Another attempted terrorist attack took place in Rome by late May 3060 AD, several months after the Tristan incident. In the wake of the Barcelona incidents, the Vatican had reason to believe that the Rosencreutz Orden—the terrorists responsible for the destruction of Barcelona—were planning to initiate an attack against Rome, uusing the same technology that was utilized against Barcelona. The suspected plot coincided with Archbishop Alfonso d'Este's return to Rome. The Archbishop of Cologne had chosen to live in a state of self-imposed exile in the Kingdom of Germanicus, having grown bitter over his defeat in the last Papal election. Upon his return to the capital, d'Este presented the Vatican with two gifts as a sign of reconciliation between himself and his family. A bell was placed in the San Pietro Cathedral and an obelisk was erected in the center of the San Pietro Plaza.[5]

Episode 9 (Papal throne room)

The Papal throne room, located in the center of the San Pietro Cathedral.

At first the AX suspected that the bell contained the Silent Noise system, given the fact that it was the bells of the Sagrada Familia that triggered the destruction of Barcelona. After nothing happened when d'Este rang the bell, Sforza was placed under house arrest and the AX was threatened with disbandment. The AX's suspicions were justified, however, when they discovered that the Silent Noise weapon was the obelisk rather than the bell. D'Este had betrayed his allegiance to the Church and the Vatican by conspiring with the Rosencreutz Orden.
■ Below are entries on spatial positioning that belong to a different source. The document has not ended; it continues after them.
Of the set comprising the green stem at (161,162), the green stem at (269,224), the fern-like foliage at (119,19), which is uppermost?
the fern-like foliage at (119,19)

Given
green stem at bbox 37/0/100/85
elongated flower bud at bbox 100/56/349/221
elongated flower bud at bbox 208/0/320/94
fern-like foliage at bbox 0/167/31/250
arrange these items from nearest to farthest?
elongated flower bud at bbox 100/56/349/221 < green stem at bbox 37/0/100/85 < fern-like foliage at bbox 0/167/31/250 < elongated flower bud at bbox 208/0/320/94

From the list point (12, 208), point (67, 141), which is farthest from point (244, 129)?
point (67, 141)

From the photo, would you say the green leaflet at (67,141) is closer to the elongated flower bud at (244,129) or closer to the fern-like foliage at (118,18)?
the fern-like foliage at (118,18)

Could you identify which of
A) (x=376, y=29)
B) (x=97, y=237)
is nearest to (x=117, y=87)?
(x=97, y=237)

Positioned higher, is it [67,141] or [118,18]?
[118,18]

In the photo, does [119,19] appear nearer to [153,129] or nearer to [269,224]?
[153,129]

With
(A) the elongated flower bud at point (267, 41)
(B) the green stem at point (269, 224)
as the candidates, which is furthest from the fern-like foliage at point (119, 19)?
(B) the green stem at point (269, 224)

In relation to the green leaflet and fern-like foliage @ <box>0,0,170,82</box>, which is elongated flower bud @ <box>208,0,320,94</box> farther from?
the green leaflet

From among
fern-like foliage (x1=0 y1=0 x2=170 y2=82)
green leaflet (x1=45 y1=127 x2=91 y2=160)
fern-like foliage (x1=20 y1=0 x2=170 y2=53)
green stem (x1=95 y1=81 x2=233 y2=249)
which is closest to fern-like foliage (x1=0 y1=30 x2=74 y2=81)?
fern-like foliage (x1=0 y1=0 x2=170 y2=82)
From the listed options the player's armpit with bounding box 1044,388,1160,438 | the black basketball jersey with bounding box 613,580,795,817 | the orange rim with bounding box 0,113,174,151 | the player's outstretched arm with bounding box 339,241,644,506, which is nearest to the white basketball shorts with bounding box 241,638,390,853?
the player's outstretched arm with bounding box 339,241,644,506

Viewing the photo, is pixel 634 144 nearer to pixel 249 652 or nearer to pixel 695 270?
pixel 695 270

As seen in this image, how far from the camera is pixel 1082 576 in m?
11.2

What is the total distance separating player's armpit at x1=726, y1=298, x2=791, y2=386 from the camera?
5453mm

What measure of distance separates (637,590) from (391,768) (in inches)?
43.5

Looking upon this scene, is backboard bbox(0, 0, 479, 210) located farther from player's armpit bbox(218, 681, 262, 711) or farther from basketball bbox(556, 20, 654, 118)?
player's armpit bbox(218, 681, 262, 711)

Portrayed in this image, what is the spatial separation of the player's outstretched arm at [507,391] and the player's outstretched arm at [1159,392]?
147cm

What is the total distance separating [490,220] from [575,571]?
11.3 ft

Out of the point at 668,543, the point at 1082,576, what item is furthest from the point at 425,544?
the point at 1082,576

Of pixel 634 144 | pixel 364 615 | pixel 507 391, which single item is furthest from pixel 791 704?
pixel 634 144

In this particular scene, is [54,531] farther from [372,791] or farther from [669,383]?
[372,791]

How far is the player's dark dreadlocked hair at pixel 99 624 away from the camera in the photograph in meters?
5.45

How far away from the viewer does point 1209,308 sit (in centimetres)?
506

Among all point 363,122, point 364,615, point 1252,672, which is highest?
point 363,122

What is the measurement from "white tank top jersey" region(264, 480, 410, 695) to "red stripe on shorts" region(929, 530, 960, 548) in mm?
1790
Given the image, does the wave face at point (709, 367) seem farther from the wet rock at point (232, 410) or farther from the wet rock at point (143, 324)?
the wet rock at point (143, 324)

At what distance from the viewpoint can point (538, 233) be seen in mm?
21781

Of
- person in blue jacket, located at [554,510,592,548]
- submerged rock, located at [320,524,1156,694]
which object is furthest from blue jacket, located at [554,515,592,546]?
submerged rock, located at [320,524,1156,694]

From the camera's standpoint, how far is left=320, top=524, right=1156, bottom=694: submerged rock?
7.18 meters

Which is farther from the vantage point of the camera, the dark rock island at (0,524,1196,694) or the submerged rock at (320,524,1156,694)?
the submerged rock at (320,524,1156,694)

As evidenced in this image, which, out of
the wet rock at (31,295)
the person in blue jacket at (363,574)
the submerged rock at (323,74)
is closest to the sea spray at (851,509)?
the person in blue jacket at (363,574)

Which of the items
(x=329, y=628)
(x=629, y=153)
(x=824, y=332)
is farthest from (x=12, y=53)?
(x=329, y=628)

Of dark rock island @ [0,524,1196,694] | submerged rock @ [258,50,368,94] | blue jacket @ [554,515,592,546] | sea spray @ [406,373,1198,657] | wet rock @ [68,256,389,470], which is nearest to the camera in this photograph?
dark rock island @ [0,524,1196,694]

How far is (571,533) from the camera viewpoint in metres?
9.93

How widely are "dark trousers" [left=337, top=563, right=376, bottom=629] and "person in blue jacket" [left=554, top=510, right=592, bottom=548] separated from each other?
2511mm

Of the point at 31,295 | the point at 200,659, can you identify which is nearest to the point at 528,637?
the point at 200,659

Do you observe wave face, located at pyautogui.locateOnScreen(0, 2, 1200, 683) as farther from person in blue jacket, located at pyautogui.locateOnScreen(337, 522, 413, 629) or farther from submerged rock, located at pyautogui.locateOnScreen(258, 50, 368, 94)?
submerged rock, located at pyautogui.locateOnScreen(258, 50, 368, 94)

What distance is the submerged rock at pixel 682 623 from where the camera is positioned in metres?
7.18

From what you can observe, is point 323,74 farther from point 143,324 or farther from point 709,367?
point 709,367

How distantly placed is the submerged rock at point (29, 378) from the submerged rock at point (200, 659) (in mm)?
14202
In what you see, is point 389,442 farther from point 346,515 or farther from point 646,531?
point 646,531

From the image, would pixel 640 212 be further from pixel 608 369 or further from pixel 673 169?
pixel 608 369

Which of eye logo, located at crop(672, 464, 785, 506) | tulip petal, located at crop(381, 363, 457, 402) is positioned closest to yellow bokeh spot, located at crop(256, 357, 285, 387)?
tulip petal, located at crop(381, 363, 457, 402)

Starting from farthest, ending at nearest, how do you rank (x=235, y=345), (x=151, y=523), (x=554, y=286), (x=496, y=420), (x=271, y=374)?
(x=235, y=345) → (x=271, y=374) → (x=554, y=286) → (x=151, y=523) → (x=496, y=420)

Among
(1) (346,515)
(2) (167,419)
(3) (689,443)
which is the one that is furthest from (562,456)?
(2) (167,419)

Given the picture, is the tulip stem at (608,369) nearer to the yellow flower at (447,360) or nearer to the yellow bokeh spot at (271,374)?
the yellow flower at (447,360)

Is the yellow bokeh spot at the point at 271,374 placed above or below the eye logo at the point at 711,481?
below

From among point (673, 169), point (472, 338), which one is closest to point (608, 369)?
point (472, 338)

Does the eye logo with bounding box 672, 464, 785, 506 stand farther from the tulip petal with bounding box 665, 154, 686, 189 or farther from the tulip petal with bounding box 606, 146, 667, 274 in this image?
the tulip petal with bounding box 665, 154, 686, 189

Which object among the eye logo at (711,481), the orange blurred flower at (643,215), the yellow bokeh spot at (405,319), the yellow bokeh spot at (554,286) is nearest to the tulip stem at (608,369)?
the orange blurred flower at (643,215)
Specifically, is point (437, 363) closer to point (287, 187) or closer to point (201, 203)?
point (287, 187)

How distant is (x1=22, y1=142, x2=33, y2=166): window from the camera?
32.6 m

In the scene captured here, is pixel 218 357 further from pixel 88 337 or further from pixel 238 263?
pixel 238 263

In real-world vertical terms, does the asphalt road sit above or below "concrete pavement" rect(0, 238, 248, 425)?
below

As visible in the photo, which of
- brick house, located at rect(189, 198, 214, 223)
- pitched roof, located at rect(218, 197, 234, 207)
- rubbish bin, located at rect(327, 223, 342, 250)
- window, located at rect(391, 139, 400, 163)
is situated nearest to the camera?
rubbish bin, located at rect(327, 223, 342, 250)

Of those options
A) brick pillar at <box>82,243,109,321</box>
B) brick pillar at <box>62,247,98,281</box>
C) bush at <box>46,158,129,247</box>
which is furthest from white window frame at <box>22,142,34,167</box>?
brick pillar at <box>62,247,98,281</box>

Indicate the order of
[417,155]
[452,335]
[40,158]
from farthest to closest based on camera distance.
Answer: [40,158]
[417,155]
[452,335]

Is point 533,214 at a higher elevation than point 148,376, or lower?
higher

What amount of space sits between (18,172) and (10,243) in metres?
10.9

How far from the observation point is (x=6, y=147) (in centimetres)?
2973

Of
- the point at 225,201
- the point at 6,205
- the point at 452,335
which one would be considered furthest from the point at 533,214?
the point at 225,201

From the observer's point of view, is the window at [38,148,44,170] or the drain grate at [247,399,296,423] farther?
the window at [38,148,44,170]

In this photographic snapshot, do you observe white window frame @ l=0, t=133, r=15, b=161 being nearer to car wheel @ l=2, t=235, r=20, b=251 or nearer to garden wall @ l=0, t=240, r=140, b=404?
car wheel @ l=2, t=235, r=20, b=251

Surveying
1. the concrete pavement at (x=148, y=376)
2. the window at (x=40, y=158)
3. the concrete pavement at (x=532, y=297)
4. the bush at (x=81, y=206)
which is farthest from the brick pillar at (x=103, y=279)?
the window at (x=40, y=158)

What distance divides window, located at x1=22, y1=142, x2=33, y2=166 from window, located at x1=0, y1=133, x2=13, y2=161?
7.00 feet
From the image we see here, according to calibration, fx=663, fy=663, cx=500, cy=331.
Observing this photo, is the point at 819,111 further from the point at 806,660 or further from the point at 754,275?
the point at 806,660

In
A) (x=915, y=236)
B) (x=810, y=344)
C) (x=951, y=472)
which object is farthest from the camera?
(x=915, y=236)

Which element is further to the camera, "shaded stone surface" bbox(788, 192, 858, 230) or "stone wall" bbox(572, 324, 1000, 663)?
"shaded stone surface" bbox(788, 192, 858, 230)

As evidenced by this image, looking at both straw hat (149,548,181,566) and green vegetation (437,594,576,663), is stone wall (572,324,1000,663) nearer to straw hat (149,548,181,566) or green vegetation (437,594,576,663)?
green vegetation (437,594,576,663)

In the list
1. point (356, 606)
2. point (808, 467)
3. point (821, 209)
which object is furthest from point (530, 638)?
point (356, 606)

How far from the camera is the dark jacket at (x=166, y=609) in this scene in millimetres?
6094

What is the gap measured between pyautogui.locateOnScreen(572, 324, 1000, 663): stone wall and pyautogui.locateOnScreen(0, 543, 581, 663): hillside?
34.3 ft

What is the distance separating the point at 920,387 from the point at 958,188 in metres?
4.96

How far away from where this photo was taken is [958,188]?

He intended to destroy Rome, and by proxy the Vatican in order to create a "new" Vatican with himself as Pope.[5]

On the eve of the execution of Operation Silent Noise, Sforza was taken to the Vatican Necropolis where the Rosencreutz operative Isaak Fernand von Kämpfer attempted to seduce Sforza to his order's side. Sforza refused to betray the Vatican, however. At the same time, Nightroad arrived in the underground church where he fought to defend Sforza against Kämpfer. Meanwhile, the AX agent Leon Garcia de Asturias entered the San Pietro Plaza and ultimately disabled the Silent Noise weapon. With the prevention of Operation Silent Noise, the Rosencreutz plot to destroy Rome ended in failure.[5]